(VORLIEGENDER AUSZUG):
----------------------------------------
Schliesse mich ebenfalls an: Frohe Weihnachten und alles gute.  :Smile: 

----------

## Raistlin

Auch von mir: Frohe Weihnachten.

@kobler: "Newbie-Euphorismus"   :Razz:  ?

Für mich gilt: Gentoo: die beste Linux-Distribution, die ich kenne - doch das beste, das mir in meinem Leben passiert ist??

----------

## klemi

Ich wünsche auch allen Frohe Weihnachten.

Vielen Dank für die netten Leute hier.

Gruß

Klemi

----------

## hoschi

Ich habe zwei Weihnachtsgeschenke von Gentoo-Linux bekommen:

GLX(OpenGL) wird mit dem neuesten Xorg-Build wieder installiert

UDEV-078/079 arbeitet wieder mit HAL zusammen, läd die Firmware korrekt und erstellt im laufenden Betrieb wieder Devices

Ansonsten prollen wir mal mit unseren Weihnachtsgeschenken  :Wink: 

50 Euro und ein paar Tafeln weiße Schokolade

----------

## STiGMaTa_ch

 *hoschi wrote:*   

> Ansonsten prollen wir mal mit unseren Weihnachtsgeschenken 
> 
> 50 Euro und ein paar Tafeln weiße Schokolade

 

Na aber gerne doch  :Smile: 

- Schweizer Autobahn Vignette (Damit ich auch Morgen noch kraftvoll in den nächsten Stau schleichen darf)  :Very Happy: 

- Swatch YNB400 Armbanduhr

- Fémina Pralinen von Nestlé

- Das Glück, gesund zu sein  :Wink: 

Lieber Gruss

STiGMaTa

----------

## b3cks

Wo sind die Mods denn?   :Wink: 

 :Arrow:  https://forums.gentoo.org/viewtopic-t-415967.html

----------

## amne

 *b3cks wrote:*   

> Wo sind die Mods denn?  
> 
>  https://forums.gentoo.org/viewtopic-t-415967.html

 

Betrunken weil sie ein 6er Träger Bier bekommen haben und das gemeinsam getrunken.

Habe die beiden Threads zusammengewürfelt.  :Smile: 

----------
----------------------------------------
(ZIEL DER AUFGABE 1): Schreibe aus der folgenden Auflistung jede Zeile heraus, in der die Zeichenfolge „JSON“ vorkommt.

(MATERIAL ZUR AUFGABE):
----------------------------------------
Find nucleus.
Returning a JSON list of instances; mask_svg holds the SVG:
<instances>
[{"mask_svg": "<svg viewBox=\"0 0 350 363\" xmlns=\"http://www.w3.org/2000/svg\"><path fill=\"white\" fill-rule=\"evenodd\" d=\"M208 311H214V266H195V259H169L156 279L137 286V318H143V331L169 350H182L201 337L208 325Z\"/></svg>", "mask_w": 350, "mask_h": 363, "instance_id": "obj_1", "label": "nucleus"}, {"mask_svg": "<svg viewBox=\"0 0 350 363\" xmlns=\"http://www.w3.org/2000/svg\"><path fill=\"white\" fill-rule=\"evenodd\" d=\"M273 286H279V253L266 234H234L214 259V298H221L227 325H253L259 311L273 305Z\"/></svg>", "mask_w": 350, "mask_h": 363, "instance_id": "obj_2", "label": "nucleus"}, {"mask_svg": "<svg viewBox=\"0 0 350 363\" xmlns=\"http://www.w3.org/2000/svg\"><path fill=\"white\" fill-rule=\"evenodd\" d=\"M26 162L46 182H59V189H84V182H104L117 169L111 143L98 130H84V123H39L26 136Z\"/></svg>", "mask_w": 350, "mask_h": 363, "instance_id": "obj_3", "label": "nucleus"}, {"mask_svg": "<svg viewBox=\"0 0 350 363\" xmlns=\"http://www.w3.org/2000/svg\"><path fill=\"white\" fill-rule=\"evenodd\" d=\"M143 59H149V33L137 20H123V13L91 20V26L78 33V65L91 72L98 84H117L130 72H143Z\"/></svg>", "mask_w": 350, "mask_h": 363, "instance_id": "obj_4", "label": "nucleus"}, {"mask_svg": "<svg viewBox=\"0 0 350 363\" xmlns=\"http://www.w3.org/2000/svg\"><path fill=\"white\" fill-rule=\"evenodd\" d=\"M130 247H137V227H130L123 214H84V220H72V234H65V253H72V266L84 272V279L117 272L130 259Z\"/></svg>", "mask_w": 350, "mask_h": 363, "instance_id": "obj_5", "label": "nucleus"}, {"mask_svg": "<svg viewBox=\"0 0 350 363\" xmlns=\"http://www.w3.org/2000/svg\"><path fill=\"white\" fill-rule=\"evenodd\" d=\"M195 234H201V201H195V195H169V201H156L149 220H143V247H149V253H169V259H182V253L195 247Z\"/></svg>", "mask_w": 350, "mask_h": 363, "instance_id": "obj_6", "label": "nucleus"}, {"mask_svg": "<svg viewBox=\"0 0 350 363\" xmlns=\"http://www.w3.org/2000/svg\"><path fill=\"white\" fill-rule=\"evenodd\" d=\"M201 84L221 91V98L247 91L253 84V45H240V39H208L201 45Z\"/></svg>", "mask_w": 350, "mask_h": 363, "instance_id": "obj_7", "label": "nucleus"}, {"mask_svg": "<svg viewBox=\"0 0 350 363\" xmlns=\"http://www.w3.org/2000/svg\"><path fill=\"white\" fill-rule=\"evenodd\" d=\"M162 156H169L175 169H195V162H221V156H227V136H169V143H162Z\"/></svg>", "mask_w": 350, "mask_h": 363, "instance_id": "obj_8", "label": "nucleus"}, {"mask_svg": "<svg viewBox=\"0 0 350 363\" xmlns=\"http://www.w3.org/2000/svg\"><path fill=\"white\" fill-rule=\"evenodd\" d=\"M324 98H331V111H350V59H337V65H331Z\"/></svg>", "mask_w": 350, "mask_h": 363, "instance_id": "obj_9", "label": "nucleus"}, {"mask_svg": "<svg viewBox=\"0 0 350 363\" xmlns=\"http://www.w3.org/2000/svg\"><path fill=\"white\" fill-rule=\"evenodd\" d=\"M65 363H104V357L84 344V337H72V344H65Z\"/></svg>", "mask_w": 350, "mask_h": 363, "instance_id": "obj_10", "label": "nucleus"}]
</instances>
----------------------------------------
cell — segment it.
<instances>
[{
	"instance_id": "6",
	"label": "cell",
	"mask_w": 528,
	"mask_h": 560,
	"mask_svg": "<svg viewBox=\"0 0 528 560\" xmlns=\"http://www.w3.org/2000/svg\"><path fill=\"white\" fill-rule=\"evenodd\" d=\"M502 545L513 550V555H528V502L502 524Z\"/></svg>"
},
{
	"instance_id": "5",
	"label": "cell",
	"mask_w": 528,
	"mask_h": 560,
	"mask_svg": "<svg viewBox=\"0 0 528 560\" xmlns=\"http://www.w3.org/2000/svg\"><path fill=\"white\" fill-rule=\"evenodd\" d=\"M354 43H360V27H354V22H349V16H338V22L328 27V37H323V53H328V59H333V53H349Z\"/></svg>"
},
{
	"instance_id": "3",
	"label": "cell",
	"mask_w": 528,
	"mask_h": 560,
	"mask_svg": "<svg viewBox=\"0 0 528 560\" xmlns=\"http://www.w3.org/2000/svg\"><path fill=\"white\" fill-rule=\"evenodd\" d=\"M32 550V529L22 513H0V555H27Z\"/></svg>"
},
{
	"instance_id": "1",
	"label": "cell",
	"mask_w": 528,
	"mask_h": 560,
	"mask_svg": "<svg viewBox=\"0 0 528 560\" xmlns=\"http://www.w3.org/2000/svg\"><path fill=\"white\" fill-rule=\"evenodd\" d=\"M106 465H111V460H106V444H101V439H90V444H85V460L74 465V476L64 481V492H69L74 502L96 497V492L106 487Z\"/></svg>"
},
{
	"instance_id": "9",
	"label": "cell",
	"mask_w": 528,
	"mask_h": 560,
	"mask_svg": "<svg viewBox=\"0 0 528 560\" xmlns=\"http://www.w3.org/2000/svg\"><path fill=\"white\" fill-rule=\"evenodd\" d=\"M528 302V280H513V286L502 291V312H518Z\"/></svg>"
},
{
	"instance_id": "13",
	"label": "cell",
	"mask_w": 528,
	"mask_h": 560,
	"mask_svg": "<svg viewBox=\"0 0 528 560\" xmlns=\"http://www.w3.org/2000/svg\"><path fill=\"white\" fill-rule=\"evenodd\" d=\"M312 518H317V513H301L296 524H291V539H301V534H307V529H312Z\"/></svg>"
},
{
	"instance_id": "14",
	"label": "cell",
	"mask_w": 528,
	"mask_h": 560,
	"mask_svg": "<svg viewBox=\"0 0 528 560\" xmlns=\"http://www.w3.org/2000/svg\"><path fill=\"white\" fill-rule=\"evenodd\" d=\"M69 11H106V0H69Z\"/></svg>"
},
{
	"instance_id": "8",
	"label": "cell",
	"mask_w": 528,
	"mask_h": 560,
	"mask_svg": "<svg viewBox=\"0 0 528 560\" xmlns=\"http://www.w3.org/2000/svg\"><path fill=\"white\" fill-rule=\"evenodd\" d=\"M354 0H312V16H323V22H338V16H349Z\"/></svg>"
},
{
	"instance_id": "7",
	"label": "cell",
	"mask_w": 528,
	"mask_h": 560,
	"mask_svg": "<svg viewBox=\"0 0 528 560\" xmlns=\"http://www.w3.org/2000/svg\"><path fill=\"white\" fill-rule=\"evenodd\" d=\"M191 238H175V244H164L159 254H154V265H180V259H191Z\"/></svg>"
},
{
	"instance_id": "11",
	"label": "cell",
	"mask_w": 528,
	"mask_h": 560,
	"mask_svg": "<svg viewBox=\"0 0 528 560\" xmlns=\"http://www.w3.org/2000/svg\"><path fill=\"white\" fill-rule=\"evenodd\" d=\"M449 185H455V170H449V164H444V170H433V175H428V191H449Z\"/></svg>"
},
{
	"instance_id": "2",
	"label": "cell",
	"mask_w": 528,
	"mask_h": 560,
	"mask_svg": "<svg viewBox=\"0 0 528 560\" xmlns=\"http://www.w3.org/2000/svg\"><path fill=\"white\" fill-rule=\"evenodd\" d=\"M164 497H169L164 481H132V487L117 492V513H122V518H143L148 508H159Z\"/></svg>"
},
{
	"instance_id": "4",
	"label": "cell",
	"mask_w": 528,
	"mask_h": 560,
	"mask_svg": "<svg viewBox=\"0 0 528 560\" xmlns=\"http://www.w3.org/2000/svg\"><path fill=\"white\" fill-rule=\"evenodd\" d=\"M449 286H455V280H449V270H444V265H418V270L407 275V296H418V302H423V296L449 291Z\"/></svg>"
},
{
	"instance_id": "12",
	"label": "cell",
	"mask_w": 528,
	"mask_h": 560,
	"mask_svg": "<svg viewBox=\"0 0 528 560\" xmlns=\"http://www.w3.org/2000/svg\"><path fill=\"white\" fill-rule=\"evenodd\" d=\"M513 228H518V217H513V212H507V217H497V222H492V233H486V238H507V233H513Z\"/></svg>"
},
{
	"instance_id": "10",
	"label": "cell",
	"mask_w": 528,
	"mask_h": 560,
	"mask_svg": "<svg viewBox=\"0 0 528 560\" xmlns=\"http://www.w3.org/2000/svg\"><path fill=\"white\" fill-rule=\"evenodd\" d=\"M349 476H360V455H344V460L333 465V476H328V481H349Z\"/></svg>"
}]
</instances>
----------------------------------------
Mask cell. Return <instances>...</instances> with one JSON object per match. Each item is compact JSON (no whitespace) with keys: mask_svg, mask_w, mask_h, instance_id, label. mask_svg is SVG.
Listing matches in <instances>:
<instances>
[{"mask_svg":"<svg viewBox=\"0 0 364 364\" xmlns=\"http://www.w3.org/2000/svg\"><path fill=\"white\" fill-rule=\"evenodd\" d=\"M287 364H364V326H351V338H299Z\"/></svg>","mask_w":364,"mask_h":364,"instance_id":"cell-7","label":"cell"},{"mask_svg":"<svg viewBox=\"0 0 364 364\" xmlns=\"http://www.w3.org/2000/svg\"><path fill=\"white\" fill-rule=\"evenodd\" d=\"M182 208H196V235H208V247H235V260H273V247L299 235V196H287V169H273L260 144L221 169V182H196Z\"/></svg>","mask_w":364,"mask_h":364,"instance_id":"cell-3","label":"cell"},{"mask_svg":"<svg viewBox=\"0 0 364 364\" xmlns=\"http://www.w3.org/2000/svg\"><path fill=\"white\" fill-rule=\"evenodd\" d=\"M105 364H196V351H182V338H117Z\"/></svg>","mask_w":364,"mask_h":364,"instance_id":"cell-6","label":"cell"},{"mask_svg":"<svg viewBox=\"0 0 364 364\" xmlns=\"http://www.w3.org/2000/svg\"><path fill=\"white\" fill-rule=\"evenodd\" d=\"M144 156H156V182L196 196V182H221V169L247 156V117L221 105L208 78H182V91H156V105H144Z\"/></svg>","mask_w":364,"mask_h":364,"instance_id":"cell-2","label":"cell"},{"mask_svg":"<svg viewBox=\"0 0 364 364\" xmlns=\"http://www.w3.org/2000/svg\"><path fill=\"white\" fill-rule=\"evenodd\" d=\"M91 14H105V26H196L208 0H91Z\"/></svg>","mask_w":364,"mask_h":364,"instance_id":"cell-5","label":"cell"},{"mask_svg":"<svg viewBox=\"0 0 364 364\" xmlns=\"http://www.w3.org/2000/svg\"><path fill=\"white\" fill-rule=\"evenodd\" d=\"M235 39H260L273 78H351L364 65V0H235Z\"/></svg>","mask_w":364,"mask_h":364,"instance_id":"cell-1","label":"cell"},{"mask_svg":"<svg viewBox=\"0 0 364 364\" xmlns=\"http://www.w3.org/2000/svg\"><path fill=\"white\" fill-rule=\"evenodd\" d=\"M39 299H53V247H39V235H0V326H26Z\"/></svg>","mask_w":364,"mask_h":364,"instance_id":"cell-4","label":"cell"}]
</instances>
----------------------------------------
(ZIEL DER AUFGABE 2): Gib den Auszug beginnend mit „Auch von mir: Frohe“ und weiter bis einschließlich „netten Leute hier.“ erneut wieder. Tausche dabei „Frohe Weihnachten“ gegen „Schöne Feiertage“ aus.

(VOLLSTÄNDIGE AUSGABE 1):
Returning a JSON list of instances; mask_svg holds the SVG:
Mask cell. Return <instances>...</instances> with one JSON object per match. Each item is compact JSON (no whitespace) with keys: mask_svg, mask_w, mask_h, instance_id, label. mask_svg is SVG.

(VOLLSTÄNDIGE AUSGABE 2):
Auch von mir: Schöne Feiertage.

@kobler: "Newbie-Euphorismus"   :Razz:  ?

Für mich gilt: Gentoo: die beste Linux-Distribution, die ich kenne - doch das beste, das mir in meinem Leben passiert ist??

----------

## klemi

Ich wünsche auch allen Schöne Feiertage.

Vielen Dank für die netten Leute hier.